Der Grundsatz: Wird Alkohol als Zutat einem verpackten Lebensmittel beigemischt – etwa bei Pralinen – muss dieser in der Zutatenliste angegeben werden. In vielen anderen Fällen jedoch entfällt die Pflicht zur Kennzeichnung:
- Bei Getränken muss der Alkoholgehalt laut Lebensmittelinformationsverordnung erst ab 1,2 Volumenprozent deklariert werden.
- Bei lose verkaufter Ware, etwa Kuchen oder Pralinen in einem Café oder beim Konditor, muss der Alkoholgehalt nicht in der Theke ausgewiesen werden. Auch bei Desserts oder alkoholhaltigen Saucen im Restaurant ist eine Angabe in der Speisekarte nicht vorgegeben.
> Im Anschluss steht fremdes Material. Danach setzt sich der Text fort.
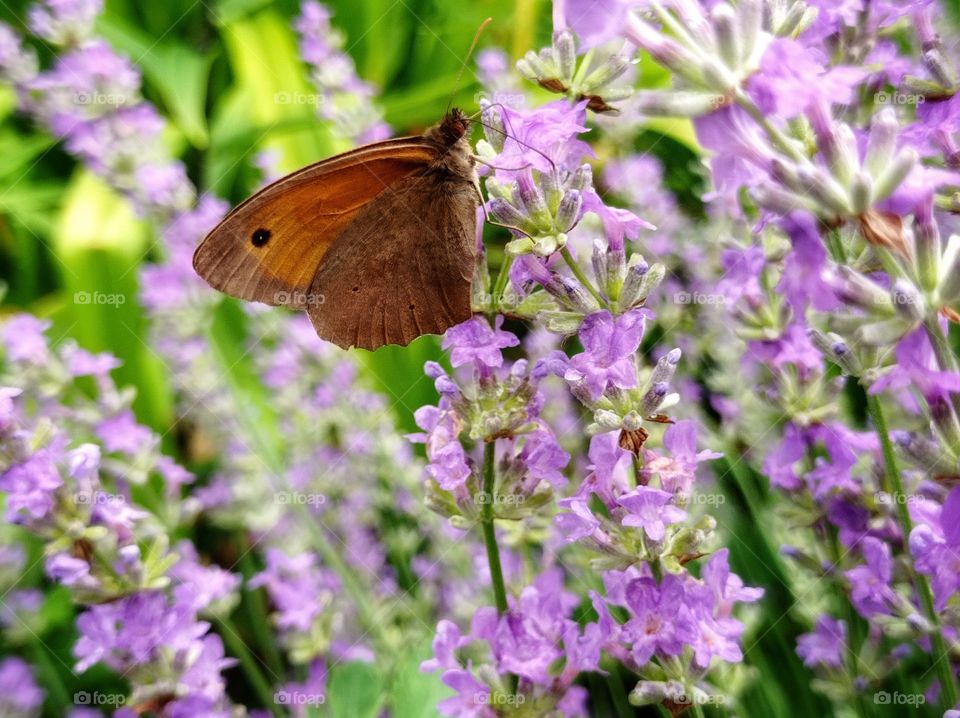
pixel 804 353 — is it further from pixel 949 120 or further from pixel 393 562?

- Ist Alkohol ein Hilfsmittel oder Trägerstoff, zum Beispiel für Aromen, gilt er dem Lebensmittelrecht nicht als „Zutat“ und muss daher in der Zutatenliste nicht auftauchen.
Rezepturen geändert
Letztgenannte Ausnahme war auch ausschlaggebend für die fehlende Information über den Alkoholghelat in Kinder-Süßigkeiten, über die der WDR berichtet hatte. Nestlé und Ferrero betonten in ihren Reaktionen zwar, dass die Alkoholgehalte unbedenklich seien, änderten aber dennoch die Rezepturen für „Bärensnack“ und „Milchschnitte“; alkoholfreie Alternativen waren also möglich.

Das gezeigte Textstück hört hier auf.